== WHAT IS BEING ASKED ==
Take the line that has "Which one, drawn from" in it and every line after it to the end of the entries, and reproduce them exactly.

== PROVIDED DATA ==
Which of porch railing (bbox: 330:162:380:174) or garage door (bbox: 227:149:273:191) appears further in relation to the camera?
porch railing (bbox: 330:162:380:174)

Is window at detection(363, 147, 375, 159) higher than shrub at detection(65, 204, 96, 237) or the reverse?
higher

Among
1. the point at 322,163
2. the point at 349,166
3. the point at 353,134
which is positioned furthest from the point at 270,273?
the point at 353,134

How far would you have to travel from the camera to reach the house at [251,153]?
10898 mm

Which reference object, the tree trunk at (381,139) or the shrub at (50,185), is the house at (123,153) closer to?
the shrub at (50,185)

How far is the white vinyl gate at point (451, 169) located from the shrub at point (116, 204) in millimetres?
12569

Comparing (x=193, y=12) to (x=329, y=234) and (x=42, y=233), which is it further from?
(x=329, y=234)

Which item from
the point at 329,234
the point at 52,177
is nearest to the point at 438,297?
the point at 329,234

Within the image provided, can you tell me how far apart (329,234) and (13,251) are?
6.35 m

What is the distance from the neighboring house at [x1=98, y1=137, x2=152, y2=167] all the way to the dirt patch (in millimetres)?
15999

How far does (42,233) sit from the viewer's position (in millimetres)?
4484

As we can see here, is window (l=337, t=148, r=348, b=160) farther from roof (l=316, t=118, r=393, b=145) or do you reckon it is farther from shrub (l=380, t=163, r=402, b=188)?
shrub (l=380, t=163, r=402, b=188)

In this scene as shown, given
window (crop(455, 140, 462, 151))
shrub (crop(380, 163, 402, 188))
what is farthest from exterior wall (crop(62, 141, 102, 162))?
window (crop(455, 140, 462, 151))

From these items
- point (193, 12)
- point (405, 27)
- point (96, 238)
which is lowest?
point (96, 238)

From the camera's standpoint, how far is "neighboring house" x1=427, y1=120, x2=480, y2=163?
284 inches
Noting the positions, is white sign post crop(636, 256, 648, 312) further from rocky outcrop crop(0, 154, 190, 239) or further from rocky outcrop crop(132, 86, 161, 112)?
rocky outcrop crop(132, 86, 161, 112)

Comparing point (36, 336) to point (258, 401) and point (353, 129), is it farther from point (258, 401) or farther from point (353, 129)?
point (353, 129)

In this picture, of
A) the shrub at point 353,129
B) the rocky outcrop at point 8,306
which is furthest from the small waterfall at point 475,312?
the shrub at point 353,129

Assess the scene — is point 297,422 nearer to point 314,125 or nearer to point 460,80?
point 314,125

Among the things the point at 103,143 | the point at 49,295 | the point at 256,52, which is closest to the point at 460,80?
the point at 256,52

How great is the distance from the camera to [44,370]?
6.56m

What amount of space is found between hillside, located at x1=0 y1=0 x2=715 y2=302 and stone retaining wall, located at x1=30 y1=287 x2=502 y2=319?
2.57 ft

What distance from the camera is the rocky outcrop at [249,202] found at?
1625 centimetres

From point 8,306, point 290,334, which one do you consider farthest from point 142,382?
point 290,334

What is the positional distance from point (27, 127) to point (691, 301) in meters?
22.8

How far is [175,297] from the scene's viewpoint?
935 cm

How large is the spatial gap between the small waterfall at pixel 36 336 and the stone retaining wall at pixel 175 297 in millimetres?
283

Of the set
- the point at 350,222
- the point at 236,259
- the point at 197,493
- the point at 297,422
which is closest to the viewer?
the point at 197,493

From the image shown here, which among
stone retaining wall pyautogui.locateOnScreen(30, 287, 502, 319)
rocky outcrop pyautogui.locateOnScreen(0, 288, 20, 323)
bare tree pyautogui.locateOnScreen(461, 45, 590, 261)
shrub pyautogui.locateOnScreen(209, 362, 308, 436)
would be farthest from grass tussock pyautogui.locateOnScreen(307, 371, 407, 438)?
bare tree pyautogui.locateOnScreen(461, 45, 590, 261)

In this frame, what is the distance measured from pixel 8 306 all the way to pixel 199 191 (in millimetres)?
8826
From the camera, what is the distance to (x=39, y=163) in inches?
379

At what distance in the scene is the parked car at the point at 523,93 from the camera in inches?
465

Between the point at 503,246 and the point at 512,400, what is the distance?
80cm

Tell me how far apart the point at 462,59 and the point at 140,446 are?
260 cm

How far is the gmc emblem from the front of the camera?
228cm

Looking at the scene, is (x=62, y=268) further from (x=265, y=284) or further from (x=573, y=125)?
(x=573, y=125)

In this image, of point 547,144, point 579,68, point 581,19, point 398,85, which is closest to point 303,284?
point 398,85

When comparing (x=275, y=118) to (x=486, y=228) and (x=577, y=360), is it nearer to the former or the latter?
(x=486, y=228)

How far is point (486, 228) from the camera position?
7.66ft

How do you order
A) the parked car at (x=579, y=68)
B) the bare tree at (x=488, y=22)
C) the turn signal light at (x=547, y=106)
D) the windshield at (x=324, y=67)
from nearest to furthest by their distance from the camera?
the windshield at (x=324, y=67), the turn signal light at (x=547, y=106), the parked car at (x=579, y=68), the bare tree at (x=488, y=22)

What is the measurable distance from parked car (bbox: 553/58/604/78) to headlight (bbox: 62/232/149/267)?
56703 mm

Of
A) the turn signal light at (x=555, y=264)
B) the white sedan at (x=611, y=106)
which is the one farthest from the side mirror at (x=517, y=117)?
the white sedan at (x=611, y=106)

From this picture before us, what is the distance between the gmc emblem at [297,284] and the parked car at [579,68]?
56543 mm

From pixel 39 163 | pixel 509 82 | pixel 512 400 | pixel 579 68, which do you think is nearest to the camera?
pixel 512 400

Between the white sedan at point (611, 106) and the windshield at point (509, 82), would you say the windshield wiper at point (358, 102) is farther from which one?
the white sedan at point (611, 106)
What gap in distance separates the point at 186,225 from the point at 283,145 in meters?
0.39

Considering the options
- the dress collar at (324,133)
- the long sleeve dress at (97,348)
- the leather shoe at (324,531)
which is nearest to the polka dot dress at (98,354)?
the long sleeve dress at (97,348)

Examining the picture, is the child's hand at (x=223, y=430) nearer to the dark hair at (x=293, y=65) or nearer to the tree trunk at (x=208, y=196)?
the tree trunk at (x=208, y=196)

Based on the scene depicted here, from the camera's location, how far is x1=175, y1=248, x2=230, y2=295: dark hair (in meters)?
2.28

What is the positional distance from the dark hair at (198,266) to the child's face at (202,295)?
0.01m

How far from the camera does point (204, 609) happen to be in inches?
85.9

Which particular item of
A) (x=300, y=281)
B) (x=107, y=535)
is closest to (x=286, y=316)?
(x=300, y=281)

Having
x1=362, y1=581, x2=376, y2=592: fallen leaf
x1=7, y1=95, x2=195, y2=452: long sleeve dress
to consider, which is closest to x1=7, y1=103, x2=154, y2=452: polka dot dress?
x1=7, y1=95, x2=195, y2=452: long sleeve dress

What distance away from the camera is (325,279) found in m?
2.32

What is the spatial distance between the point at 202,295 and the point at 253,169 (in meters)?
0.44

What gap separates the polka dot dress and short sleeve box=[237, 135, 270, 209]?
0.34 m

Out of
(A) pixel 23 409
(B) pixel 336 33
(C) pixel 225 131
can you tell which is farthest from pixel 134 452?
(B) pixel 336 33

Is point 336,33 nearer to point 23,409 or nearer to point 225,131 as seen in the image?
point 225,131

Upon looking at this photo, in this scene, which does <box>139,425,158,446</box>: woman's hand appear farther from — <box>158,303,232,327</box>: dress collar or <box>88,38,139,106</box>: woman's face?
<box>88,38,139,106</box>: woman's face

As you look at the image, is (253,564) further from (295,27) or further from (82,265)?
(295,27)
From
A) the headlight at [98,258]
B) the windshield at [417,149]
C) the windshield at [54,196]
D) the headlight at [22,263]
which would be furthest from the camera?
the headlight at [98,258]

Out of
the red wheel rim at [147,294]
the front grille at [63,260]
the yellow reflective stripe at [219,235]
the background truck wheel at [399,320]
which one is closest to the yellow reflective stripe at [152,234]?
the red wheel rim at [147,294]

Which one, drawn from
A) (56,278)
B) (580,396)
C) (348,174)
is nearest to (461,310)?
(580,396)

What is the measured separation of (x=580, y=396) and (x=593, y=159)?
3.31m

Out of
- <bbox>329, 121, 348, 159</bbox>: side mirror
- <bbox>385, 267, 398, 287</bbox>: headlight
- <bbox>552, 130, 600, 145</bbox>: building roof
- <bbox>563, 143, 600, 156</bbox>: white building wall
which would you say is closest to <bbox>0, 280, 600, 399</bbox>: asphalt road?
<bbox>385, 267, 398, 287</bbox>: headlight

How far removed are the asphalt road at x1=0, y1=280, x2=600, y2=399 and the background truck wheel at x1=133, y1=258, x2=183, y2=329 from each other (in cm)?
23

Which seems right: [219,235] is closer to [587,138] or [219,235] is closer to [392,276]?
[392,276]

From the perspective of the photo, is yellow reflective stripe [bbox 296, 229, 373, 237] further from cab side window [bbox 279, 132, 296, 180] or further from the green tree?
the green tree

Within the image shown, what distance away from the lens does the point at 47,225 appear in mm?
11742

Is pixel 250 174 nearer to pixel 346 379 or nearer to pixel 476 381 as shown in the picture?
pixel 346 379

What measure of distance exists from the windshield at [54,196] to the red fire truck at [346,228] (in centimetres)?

== OUTPUT FOR THIS TASK ==
Which one, drawn from
A) (56,278)
B) (580,396)
C) (348,174)
is nearest to (461,310)?
(580,396)

What is the measured separation of (x=580, y=396) and (x=593, y=159)?
3.31m

Out of
- <bbox>329, 121, 348, 159</bbox>: side mirror
- <bbox>385, 267, 398, 287</bbox>: headlight
- <bbox>552, 130, 600, 145</bbox>: building roof
- <bbox>563, 143, 600, 156</bbox>: white building wall
which would you say is closest to <bbox>0, 280, 600, 399</bbox>: asphalt road?
<bbox>385, 267, 398, 287</bbox>: headlight

How far removed are the asphalt road at x1=0, y1=280, x2=600, y2=399 and the background truck wheel at x1=133, y1=258, x2=183, y2=329 from each other (in cm)?
23

Which seems right: [219,235] is closer to [587,138] or [219,235] is closer to [392,276]?
[392,276]

From the perspective of the photo, is yellow reflective stripe [bbox 296, 229, 373, 237] further from cab side window [bbox 279, 132, 296, 180] or further from the green tree?
the green tree

Within the image shown, what distance away from the lens does the point at 47,225 appear in mm?
11742

Is pixel 250 174 nearer to pixel 346 379 or nearer to pixel 476 381 as shown in the picture?
pixel 346 379

What measure of distance exists from the windshield at [54,196] to the red fire truck at [346,228] (in centimetres)?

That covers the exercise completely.